Budd Schulberg, the virtuoso screenwriter best known for Marlon Brando film On the Waterfront, has a revealing story about Hollywood silent star and sex symbol Clara Bow in his memoir, Moving Pictures. Schulberg’s father, movie executive BP Schulberg, had signed Bow up to a long-term contract in the early 1920s. As a boy, Budd watched her on set shooting an emotional scene in her 1925 movie The Plastic Age. As always, Bow was playing a fast-living woman of the world but, in this role, she was required to show some raw feeling, too. When the director called action, the then 20-year-old redhead with the “flirty eyes, bee-sting lips and dimpled knees” began to weep uncontrollably like a “lost child”. Her tears were utterly convincing; she never needed the make-up department to squirt glycerine on her cheeks. “It takes a real actress to cry from the inside,” Schulberg noted with wonder.

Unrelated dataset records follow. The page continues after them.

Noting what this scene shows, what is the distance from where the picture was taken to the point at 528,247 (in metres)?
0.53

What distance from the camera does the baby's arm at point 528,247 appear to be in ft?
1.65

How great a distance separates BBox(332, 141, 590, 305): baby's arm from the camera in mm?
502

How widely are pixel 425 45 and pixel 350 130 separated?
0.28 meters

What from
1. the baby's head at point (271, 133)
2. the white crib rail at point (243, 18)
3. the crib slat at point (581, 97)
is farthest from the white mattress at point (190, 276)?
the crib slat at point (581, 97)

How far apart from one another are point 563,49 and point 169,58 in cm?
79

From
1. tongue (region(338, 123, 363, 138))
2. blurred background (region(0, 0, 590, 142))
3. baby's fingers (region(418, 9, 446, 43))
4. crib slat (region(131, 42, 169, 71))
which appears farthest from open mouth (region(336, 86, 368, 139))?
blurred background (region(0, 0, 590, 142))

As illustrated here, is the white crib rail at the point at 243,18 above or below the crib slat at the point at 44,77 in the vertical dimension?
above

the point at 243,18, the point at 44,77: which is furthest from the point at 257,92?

You’d imagine that director Damien Chazelle must have read Schulberg’s book. His Oscar-tipped new movie Babylon, which shows silent era Hollywood at its most decadent and destructive, has a striking early scene on a movie set in which Nellie LaRoy (Margot Robbie) is also asked to weep. Nellie is a wild child. She chews gum, flirts with everybody, puts ice on her nipples so that they always stick out on camera, and tries to steal every scene in which she appears. That is why it is so startling when her eyes turn moist. The emotion seems to be entirely genuine.

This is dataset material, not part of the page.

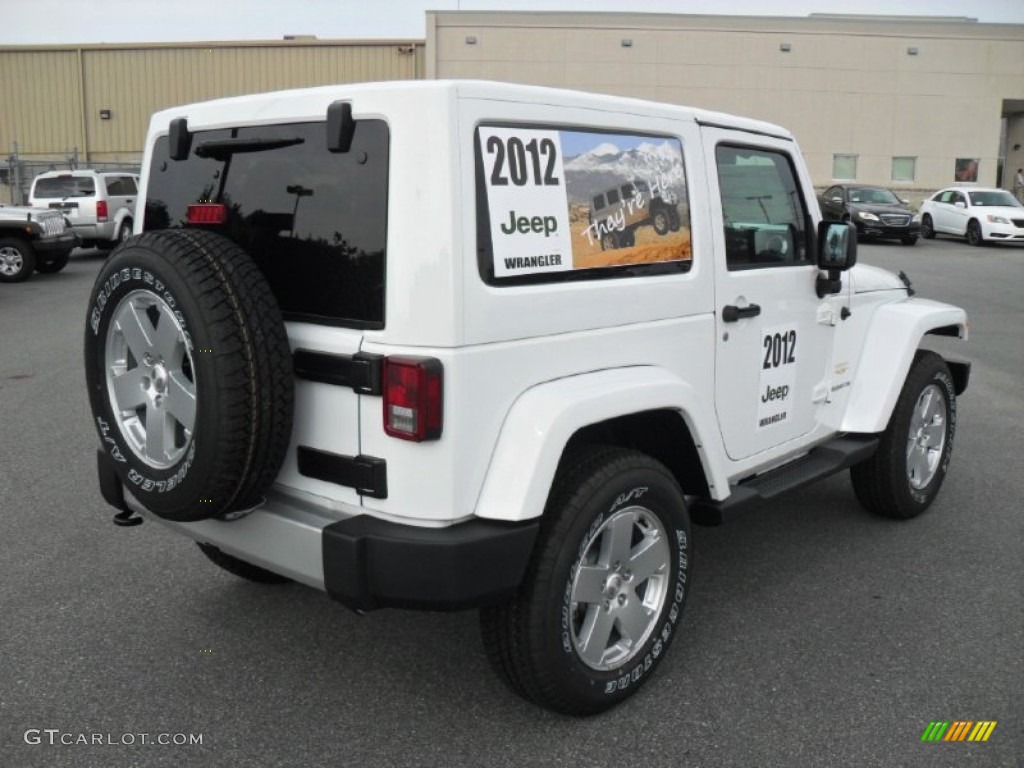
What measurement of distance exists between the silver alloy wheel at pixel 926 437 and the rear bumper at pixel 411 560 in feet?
9.53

Chazelle has acknowledged that Bow was the “biggest” inspiration behind the character of Nellie in his movie. After all, Bow was Hollywood’s original “It-girl”, the flapper scurrilously (and inaccurately) accused by Kenneth Anger in his book Hollywood Babylon of sexually servicing the entire University of Southern California American football team, including a youthful John Wayne. She lived fast and lived outrageously. She played very uninhibited women on screen.